È una birra grandiosa, dalla bevibilità pericolosa, dettata dall'acidità dell'uva e dall'uso moderatissimo dei luppoli. Di grande piacevolezza i profumi: ci sono le note abituali delle blanche (coriandolo, scorza di arancia amara), fiori d'arancio, curiose note vinose.

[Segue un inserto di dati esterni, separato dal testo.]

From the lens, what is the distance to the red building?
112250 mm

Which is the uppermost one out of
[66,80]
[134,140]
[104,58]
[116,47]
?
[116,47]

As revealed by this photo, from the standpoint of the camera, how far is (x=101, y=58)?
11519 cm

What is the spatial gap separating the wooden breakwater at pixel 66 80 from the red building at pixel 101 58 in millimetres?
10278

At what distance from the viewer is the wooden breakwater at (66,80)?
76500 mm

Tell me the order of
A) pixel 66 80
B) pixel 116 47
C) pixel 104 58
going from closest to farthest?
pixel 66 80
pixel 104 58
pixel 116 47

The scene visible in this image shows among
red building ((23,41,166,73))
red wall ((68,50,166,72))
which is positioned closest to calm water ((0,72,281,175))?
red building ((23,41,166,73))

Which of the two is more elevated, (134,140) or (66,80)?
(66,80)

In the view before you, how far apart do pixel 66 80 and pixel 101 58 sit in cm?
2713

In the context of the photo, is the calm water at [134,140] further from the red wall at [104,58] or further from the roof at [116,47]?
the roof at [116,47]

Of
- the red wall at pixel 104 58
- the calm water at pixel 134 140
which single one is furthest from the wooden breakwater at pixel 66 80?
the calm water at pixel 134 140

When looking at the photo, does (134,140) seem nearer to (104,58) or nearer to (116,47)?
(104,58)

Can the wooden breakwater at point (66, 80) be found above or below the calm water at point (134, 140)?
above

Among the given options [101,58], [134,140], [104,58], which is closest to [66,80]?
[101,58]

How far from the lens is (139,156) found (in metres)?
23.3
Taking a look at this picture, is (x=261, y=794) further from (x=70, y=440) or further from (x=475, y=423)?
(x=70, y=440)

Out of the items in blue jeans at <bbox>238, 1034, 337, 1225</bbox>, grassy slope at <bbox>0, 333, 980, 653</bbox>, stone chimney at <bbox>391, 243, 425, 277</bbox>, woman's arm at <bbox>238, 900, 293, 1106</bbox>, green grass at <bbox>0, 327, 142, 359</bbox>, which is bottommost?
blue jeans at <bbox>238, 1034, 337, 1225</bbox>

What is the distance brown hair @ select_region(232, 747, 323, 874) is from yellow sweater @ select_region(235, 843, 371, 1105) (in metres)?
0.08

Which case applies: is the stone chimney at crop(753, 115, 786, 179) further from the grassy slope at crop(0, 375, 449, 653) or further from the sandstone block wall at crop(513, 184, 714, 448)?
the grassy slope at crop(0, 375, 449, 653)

In bocca, è diretta, estiva, e giovane: per berla dobbiamo andare a Villasimius, nell'omonima Enoteca. Di Barley (ne parleremo prossimamente in un articolo dedicato) abbiamo assaggiato anche la BB7, BB9, BB10, BB Evò e BB Boom.

Le altre birre



Discreta la Alchemy del Birrificio della Granda: birra ambrata dal tono alcolico importante (9%) brassata con mosto di uve aromatiche di vitigno moscato. Buon corpo, fruttata e vinosa, ma un po' impegnativa. Del Birrificio Aurelio è da assaggiare la Filo Bianco, prodotta con aggiunta di mosto d'uva malvasia puntinata, autoctona del Lazio: è equilibrata e piacevole (più della sorella Filo Rosso). Da aperitivo, leggera di corpo, con l'acceleratore premuto sulla freschezza e un'acidità quasi pungente è la Filare! di Birra Pasturana (4.5%, con mosto di cortese): secca e rinfrescante, con una piacevole albicocca sul finale. Più controverse la Moscata di Birranova, decisamente torbida all'aspetto, ricchissima di frutto (il mosto d'uva moscato si sente tutto). Manca di equilibrio. Estrema la Perbacco! del Birrificio Gedeone, con mosto d'uve biologiche: il naso non è pulitissimo, acida all'assaggio.


Il commento di Massobrio
- Detto questo, e considerando che Barley è un outsider, un gigante, la birra che ha convinto tutti è decisamente quella di Bruton. Rimane la controversia sul campione della Birra del Borgo: il voto più basso per me (che su ilGolosario ho recensito fra i primi questo birrificio) e il voto molto alto di Alessandro e Fabio, con apprezzamento anche di Andrea Voltolini. Pareri generazionali? Ai voi l’ardua sentenza.